Фрагмент текста ▸
Возможно, мнение Дж. Рескина будет предпочительно для искусствоведов (он сам из их числа), но для досужего наблюдателя (зсо я о себе) небрежность взгляда, пожалуй, предпочтительна. Поэтому легко даются метафоры. Здешний гуляка – одинокий муравей. В современной поэзии этот образ маячит не случайно. Львов, орлов и буйволов разобрали на геральдику, а муравьев оставили для скромных современников, почему не воспользоваться? Отбиться от своих, ощутить собственный размер и поспешно искать обратный ход в общежитие, в кучу – не обязательно быть муравьем, чтобы это почувствовать.
Памятник сэру Томасу Гоффу. Среди вашингтонских достопримечательностей значится, как мужская фигура. Автор – французский скульптор-импрессионист Jules Déchin, 1922 год. Крест от соседей, но здесь кстати.
Остается гадать, кем был сэр Томас. И где он сейчас (допустим на минуту). Может быть, служит в администрации Страшного суда? А что, если рискнуть и пожать сэру Томасу руку? Литература знает примеры. Последствия непредсказуемы, впрочем, вы, как хотите….
Хочется настроиться по здешнему камертону. Стараться специально не стоит, что нужно, приходит без усилий. Иначе, что мы тут делаем? Ясно, все они заодно – заказчик (родные и близкие) и скульптор, хотят восстановить на свой лад оборванное время. Мы пришли позже, и сейчас, как бы, посторонние. Без личной заинтересованности. Но наша собственная смерть при нас, дожидается, а пока осознается бессознательно, и служит оптимизму или, точнее, желанию жить.
Свеча, голубь, ангел или опечаленная дева – весь образный реквизит. В других местах можно перестараться, сфальшивить, как в плохой пьесе, здесь – никогда. Хорошего много не бывает – это про кладбище. Куда больше, чем на юбилее, хоть и там можно наслушаться… И не скажешь, что банальность… Совсем наоборот. Смерть – подходящий повод даже для плохих стихов. По крайней мере, здесь за это не убивают, даже, как жертвоприношение.
В Вашингтоне много памятников апологетического (прославляющего) характера. Что ни генерал, то памятник. В сюртуке, на лошади в широкополой шляпе. От кутюр американского милитаризма, в хорошем смысле, конечно. Естественно, лица различаются, но кто станет в них заглядывать, когда есть надпись на постаменте. Забота о сохранении памятников доверена Смисоновскому институту, США (Smithonian institution) и распространяется на кладбища. Здешние достопримечательности являются достоянием народа. Личная память, за давностью лет, возможно, потускневшая, поблекшая или позеленевшая (свойство бронзы, а не несварения желудка), теперь служит культурным наследием и отправляется в историю на вечное хранение.

Что нужно сделать ▸
**1)** Перечислите всё, что в тексте о вашингтонском кладбище отнесено к образному реквизиту.
**2)** Назовите по тексту о вашингтонском кладбище автора памятника сэру Томасу Гоффу и год его создания.
**3)** Напишите продолжение текста о вашингтонском кладбище, начиная сразу после его последнего предложения.
Эти записи взяты из другого источника.

Предоставленные записи ▸

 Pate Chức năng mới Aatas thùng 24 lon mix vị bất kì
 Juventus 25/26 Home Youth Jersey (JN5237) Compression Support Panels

* * *

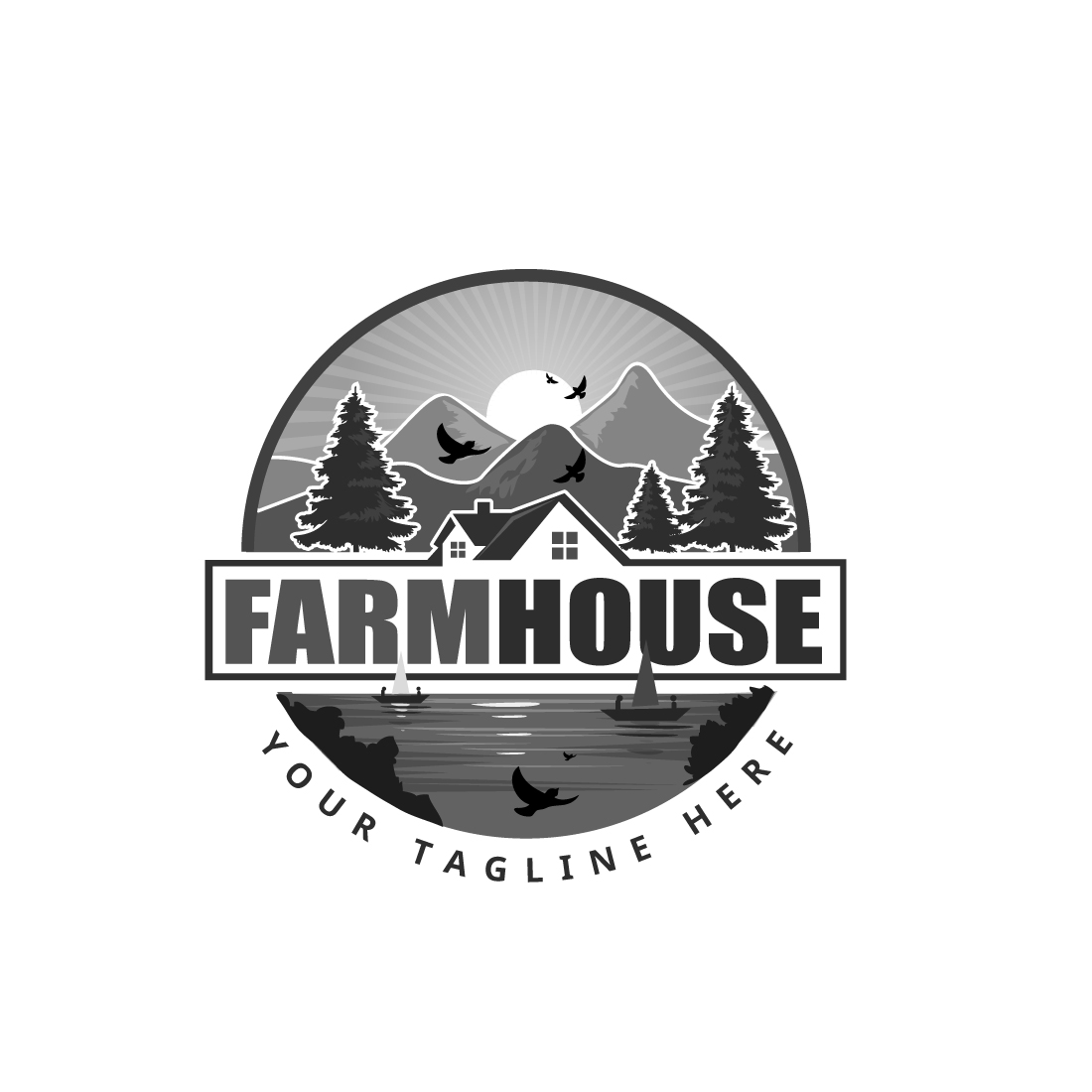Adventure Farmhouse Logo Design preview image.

---

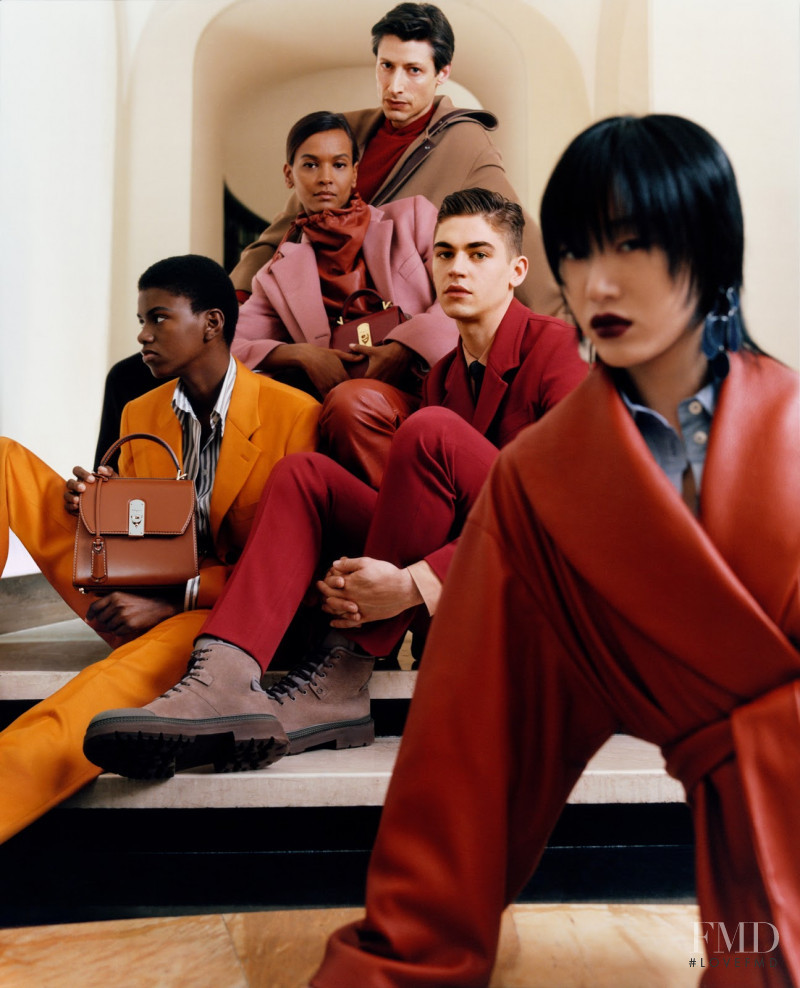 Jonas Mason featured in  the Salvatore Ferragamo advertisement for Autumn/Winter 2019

Письменные ответы ▸
**1)** Свеча, голубь, ангел, опечаленная дева.

**2)** Французский скульптор-импрессионист Jules Déchin, 1922 год.

**3)**
Чем станет тогда этот некрополь: подобием холма, под которым Шлиман обнаружил Трою, дном высохшего моря, пустырем в развалинах древнего города? Муза истории Клио шутя оставляет позади цивилизации, накручивает нить времени виток за витком. Кому достанется читать полустертые эпитафии? И когда это будет. Но сейчас мы пришли вовремя…
Frederick Keep монумент, 1920 год, известного скульптора (James Earle Fraser) – создателя нескольких вашингтонских памятников.
Сэр Фредерик – видный бизнесмен, его жена Флоранс – личность, известная в социалистическом движении. Вместе с тем, состоятельная дама, ее вечернее платье много лет демонстрировалось в Американской коллекции одежды. Памятник мог бы стоять в античном некрополе с лавровым венком на голове сэра Фредерика. Но теперь успешные бизнесмены значат не меньше былых триумфаторов, пусть даже не подлежат обожествлению. Не иначе, как из скромности, и, вообще, ни к чему. Религия переместила потусторонний мир из подземелий на небеса, решительно отделив дух от плоти. И перспективы здесь (в небесах), на пути к сияющему Абсолюту, куда определеннее, чем в бессветном царстве Плутона.
Звезды мерцают, подмигивают. Мы ждем, мечтаем… и готовы разбавить воображение смутными догадками. Когда перспективы, связанные с заоблачными мирами, прояснятся, рядом с кладбищами будут строить обсерватории, и мощные телескопы позволят наладить двустороннюю связь. Не потому ли так настойчиво ищут там, где мир (наш и потусторонний) может оказаться единым. В бесплотном состоянии добраться можно, куда угодно. Возможностей больше, чем дырок в перцовом пластыре, вокруг жжет, горит и не пускает. но интуиция подсказывает, каналы есть и сигналы идут. Вселенную можно сложить, как блин, полить кленовым сиропом, отправить в рот и медленно пережевывать. Главное, нагулять аппетит… Философия оставляет этот вопрос открытым и правильно делает, хоть чье-то одобрение не имеет здесь никакого значения.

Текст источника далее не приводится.